**Your objective:** Reproduce the material exactly, omitting nothing.

**Task input:**
***

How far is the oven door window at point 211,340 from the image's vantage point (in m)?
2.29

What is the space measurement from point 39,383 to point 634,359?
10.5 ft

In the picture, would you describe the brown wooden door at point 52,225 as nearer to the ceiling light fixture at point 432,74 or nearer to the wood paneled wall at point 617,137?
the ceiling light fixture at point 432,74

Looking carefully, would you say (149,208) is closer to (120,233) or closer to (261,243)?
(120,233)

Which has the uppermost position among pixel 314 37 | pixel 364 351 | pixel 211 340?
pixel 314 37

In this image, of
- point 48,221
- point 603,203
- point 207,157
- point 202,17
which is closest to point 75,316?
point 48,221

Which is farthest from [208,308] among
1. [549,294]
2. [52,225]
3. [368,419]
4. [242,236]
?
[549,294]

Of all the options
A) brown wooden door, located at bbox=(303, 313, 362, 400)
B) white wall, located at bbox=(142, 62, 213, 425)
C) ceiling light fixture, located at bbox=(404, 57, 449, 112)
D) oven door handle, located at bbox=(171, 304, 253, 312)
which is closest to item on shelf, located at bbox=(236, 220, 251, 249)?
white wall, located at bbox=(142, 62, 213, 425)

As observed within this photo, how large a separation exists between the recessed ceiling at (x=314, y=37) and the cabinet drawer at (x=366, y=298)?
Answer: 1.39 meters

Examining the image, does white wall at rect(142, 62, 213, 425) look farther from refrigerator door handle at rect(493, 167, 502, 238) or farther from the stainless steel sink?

***

**Answer for the task:**
How far is the oven door window at point 211,340 from the image's vantage point (in m)?
2.29

What is the space measurement from point 39,383 to point 634,359?
10.5 ft

In the picture, would you describe the brown wooden door at point 52,225 as nearer to the ceiling light fixture at point 432,74 or nearer to the wood paneled wall at point 617,137?
the ceiling light fixture at point 432,74

Looking carefully, would you say (149,208) is closer to (120,233) or closer to (261,243)?
(120,233)

Which has the uppermost position among pixel 314 37 | pixel 364 351 | pixel 211 340?
pixel 314 37

In this image, of
- point 48,221
- point 603,203
- point 207,157
- point 202,17
which is closest to point 75,316?
point 48,221

Which is farthest from [208,308] among
1. [549,294]
2. [52,225]
3. [368,419]
4. [242,236]
?
[549,294]

Of all the options
A) brown wooden door, located at bbox=(303, 313, 362, 400)
B) white wall, located at bbox=(142, 62, 213, 425)
C) ceiling light fixture, located at bbox=(404, 57, 449, 112)
D) oven door handle, located at bbox=(171, 304, 253, 312)
which is closest to item on shelf, located at bbox=(236, 220, 251, 249)?
white wall, located at bbox=(142, 62, 213, 425)

As observed within this photo, how large a separation exists between the recessed ceiling at (x=314, y=37) and the cabinet drawer at (x=366, y=298)?
Answer: 1.39 meters

Examining the image, does white wall at rect(142, 62, 213, 425) look farther from refrigerator door handle at rect(493, 167, 502, 238) or farther from the stainless steel sink?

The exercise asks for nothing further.